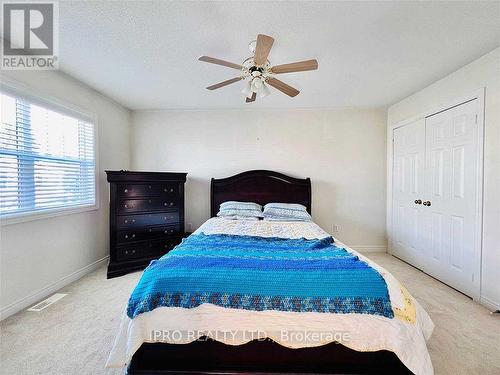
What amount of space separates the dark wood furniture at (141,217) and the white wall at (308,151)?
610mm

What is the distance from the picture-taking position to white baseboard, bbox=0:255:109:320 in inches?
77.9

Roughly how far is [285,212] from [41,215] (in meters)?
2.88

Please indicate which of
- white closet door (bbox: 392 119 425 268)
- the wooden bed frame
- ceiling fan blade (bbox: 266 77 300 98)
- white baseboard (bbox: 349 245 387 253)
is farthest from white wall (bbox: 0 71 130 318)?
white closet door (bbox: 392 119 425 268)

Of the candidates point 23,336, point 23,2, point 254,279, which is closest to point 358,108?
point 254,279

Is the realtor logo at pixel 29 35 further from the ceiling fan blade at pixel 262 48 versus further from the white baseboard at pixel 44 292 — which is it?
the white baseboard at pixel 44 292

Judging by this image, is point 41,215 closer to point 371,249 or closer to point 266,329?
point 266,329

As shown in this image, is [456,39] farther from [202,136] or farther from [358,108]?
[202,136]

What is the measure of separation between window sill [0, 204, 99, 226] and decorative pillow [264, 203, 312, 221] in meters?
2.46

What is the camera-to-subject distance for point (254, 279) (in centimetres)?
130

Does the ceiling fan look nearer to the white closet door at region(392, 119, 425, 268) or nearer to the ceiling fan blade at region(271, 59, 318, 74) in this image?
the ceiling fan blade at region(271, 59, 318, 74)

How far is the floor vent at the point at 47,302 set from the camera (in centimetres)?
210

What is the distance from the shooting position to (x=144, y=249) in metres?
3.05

» Aim: Repeat the part of the entries that opens with the line containing "How far is the" and closes at the end of the entries, requests included, multiplying every distance in the answers by 2.35 and rounding each to the same number of decimal places it originally had, with halves rounded up.

» Result for this exercise:
How far is the floor vent at the point at 47,302 set from the camera (in centimetres)?
494

What is the distance from the shooting position to (x=144, y=249) in metres?
7.17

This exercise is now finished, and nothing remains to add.